* **PROVIDED DATA**:

■ ■ ■ ■

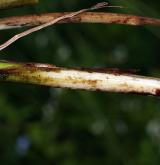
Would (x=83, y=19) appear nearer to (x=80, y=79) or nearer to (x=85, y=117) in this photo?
(x=80, y=79)

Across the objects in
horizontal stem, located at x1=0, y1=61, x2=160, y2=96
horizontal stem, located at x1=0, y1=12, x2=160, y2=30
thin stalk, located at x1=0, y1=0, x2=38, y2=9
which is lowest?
horizontal stem, located at x1=0, y1=61, x2=160, y2=96

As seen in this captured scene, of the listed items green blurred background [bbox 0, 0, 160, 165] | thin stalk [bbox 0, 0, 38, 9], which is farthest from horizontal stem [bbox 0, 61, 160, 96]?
green blurred background [bbox 0, 0, 160, 165]

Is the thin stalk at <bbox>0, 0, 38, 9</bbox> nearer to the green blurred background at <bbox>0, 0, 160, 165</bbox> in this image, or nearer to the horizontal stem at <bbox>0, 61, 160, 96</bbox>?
the horizontal stem at <bbox>0, 61, 160, 96</bbox>

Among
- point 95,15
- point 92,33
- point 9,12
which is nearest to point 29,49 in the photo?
point 9,12

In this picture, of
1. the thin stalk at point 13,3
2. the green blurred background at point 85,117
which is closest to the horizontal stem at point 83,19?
the thin stalk at point 13,3

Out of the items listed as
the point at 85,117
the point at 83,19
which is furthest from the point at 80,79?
the point at 85,117

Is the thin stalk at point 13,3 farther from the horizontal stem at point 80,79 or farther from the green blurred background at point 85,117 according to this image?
the green blurred background at point 85,117
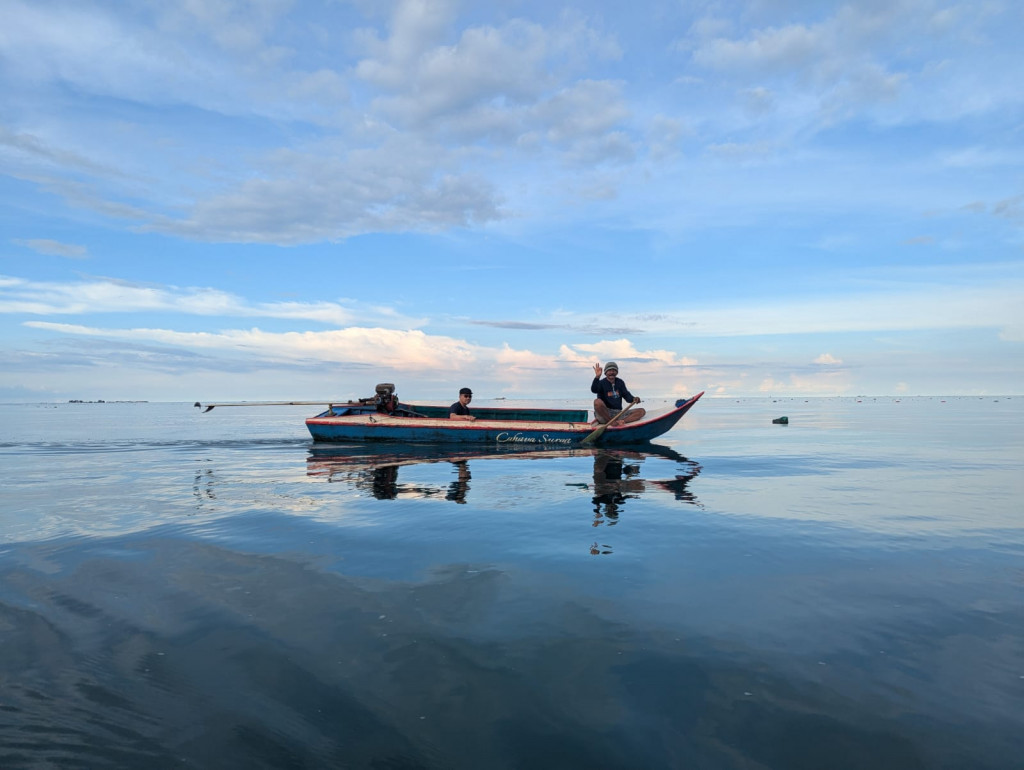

■ ■ ■ ■

* **TASK TO COMPLETE**: Count the lines in the entries above that contain the string "items", treating case as significant. Reply with the number alone.

* **EXERCISE RESPONSE**: 2